WORK REQUIRED:
In the data below, find the line containing "Among the white"; reproduce that line and all subsequent lines exactly, and nothing else.

Records of spatial reasoning questions
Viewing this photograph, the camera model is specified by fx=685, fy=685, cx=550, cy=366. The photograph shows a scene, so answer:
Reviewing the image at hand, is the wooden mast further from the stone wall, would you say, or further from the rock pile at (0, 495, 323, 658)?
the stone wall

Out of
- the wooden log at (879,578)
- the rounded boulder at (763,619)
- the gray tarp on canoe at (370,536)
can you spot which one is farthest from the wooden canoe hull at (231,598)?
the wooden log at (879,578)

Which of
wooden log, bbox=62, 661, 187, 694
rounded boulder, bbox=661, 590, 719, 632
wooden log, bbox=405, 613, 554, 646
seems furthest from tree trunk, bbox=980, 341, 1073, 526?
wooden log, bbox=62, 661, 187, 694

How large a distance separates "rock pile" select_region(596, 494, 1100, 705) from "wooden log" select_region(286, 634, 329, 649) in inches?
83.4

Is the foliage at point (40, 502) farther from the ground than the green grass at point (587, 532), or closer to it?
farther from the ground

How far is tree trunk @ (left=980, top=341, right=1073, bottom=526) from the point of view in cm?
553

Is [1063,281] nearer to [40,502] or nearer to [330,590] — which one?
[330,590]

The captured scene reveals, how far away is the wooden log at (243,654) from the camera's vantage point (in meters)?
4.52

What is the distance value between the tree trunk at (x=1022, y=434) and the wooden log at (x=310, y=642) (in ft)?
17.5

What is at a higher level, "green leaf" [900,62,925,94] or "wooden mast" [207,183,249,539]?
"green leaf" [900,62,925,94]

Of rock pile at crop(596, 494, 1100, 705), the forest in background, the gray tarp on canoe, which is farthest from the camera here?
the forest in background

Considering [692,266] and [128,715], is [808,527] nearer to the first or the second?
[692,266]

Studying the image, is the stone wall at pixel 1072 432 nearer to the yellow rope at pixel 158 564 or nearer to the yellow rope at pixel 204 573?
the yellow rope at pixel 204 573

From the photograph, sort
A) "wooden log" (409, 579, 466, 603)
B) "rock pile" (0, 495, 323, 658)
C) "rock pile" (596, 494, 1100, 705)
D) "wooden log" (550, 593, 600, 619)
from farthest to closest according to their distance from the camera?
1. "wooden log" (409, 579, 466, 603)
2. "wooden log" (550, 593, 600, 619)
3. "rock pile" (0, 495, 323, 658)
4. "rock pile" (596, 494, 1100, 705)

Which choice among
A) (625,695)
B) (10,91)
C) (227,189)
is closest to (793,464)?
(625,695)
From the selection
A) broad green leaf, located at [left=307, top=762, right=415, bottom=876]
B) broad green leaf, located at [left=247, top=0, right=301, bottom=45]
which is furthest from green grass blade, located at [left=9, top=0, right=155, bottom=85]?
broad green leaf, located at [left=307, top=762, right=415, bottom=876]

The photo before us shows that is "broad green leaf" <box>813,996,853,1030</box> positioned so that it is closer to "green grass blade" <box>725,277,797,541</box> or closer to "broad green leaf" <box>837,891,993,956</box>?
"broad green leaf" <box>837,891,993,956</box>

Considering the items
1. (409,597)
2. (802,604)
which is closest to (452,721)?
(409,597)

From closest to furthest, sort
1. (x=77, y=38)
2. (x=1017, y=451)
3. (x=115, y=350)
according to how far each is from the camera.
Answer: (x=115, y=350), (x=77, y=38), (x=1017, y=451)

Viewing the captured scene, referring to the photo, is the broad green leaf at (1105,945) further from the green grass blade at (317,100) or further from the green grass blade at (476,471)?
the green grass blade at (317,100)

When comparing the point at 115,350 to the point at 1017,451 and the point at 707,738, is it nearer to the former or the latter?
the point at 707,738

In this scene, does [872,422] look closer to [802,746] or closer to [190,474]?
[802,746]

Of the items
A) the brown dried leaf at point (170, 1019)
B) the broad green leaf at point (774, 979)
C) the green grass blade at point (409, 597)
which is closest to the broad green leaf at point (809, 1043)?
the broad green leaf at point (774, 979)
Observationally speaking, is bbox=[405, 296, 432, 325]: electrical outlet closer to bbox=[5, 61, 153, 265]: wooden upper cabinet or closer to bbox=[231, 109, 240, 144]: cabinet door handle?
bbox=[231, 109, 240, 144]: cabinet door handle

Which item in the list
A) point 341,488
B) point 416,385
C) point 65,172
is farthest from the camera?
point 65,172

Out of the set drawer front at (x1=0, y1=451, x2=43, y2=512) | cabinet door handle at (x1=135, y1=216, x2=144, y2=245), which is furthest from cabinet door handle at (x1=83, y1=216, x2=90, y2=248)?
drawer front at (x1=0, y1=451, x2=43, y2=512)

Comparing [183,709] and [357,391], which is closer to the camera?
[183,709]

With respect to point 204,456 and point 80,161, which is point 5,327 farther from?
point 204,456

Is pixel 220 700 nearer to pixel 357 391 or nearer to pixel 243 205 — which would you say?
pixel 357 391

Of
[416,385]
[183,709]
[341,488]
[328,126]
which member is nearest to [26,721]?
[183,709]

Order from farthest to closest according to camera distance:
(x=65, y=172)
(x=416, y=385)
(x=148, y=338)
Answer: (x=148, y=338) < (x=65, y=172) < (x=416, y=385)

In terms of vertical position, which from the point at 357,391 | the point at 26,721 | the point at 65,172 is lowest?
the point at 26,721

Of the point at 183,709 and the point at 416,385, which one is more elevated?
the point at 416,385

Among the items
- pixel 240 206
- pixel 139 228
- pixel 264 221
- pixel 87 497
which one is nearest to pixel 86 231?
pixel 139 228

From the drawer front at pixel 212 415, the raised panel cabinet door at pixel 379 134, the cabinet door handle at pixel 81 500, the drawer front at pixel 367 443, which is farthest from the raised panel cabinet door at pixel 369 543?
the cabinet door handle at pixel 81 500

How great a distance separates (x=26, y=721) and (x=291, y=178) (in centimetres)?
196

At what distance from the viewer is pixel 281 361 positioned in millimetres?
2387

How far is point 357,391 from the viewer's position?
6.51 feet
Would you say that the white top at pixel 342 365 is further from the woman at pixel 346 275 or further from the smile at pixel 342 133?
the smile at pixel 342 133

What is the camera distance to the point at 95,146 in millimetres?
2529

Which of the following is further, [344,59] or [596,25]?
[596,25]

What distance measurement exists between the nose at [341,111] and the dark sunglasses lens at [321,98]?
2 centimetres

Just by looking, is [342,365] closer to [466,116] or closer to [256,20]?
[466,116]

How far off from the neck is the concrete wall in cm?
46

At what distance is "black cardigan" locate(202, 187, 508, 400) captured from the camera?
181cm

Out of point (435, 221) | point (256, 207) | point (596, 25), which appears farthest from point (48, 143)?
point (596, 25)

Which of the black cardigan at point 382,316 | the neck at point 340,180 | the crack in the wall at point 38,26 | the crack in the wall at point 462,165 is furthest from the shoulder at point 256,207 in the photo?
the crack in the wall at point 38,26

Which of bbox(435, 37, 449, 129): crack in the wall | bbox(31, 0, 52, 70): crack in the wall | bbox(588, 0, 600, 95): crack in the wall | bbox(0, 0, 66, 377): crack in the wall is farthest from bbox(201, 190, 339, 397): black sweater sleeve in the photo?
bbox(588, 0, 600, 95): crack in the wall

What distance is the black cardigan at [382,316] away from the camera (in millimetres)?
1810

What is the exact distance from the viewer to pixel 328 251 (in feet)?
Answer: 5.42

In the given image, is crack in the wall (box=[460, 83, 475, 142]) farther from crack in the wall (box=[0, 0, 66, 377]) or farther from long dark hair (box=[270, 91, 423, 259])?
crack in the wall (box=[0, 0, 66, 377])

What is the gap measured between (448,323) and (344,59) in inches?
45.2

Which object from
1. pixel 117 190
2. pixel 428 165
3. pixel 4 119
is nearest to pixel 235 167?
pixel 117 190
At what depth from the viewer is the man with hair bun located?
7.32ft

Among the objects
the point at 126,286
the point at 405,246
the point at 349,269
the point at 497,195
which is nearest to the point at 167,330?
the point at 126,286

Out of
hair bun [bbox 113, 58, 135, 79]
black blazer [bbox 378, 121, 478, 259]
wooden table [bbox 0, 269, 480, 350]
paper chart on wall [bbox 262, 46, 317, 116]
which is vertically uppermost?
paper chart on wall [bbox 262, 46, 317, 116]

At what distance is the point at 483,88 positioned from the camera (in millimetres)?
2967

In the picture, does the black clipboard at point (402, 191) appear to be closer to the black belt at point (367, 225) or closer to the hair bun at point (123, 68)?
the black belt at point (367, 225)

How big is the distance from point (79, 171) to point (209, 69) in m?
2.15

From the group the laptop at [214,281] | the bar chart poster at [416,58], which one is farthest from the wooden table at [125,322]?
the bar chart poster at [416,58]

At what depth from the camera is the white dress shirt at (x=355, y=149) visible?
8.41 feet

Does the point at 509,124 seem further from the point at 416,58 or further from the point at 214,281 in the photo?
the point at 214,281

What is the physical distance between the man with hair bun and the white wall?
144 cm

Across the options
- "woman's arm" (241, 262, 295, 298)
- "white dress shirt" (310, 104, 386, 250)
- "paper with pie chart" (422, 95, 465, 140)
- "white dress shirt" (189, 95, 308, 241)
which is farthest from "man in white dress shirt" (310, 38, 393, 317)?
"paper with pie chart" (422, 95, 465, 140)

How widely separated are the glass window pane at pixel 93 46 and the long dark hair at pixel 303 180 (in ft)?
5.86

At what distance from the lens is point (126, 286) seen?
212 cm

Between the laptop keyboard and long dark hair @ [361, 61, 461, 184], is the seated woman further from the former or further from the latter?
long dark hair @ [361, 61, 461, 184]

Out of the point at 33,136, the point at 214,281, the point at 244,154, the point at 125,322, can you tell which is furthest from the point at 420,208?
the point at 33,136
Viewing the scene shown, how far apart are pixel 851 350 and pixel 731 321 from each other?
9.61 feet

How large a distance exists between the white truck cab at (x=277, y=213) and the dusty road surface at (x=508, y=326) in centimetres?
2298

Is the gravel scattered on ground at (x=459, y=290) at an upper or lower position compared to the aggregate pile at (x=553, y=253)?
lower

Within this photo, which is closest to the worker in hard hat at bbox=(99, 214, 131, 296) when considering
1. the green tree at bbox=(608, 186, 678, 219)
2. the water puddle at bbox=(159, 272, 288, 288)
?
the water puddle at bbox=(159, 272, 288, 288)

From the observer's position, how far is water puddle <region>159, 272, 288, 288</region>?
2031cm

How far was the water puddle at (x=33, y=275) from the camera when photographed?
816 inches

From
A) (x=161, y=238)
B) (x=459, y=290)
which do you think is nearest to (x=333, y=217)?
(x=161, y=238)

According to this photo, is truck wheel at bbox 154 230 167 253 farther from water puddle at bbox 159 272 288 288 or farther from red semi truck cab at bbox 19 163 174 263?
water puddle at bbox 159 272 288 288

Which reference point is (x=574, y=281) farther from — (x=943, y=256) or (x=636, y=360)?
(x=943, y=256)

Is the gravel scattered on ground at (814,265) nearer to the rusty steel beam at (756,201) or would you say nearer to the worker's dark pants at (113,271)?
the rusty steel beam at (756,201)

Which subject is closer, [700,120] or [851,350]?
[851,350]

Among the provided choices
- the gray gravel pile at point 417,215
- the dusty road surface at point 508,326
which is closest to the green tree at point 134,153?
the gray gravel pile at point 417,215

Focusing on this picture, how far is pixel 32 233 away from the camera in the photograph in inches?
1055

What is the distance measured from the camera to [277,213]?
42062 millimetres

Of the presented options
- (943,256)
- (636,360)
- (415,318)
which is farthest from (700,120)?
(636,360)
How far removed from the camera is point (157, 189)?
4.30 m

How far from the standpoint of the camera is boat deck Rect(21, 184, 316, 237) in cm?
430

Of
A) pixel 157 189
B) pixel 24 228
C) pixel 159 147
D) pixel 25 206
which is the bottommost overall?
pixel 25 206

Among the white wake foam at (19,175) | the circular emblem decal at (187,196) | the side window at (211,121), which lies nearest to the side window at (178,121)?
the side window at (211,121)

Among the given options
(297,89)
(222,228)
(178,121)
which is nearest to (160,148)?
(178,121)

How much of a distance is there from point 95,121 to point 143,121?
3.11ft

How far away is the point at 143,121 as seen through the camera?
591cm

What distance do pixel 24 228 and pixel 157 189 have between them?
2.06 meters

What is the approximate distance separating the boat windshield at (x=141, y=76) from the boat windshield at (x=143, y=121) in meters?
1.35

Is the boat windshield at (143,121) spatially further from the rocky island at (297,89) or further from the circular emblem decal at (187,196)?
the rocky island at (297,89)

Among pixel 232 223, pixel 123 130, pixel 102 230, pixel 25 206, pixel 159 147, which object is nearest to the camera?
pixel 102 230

OUTPUT FOR THIS EXERCISE:
Among the white wake foam at (19,175) | the circular emblem decal at (187,196) | the side window at (211,121), which lies nearest to the side window at (178,121)?
the side window at (211,121)

Among the given options
(297,89)
(222,228)
(178,121)
which is nearest to (160,148)?
(178,121)

How much of a distance is there from point 95,121 to point 143,121?
3.11ft

How far away is the point at 143,121 as seen through the camera?
591cm

What distance do pixel 24 228 and pixel 157 189 have between them?
2.06 meters

What is the approximate distance separating the boat windshield at (x=141, y=76) from the boat windshield at (x=143, y=121) in meters?
1.35

Is the boat windshield at (143,121) spatially further from the rocky island at (297,89) or further from the circular emblem decal at (187,196)?
the rocky island at (297,89)

Among pixel 232 223, pixel 123 130, pixel 102 230, pixel 25 206, pixel 159 147, which object is nearest to the camera?
pixel 102 230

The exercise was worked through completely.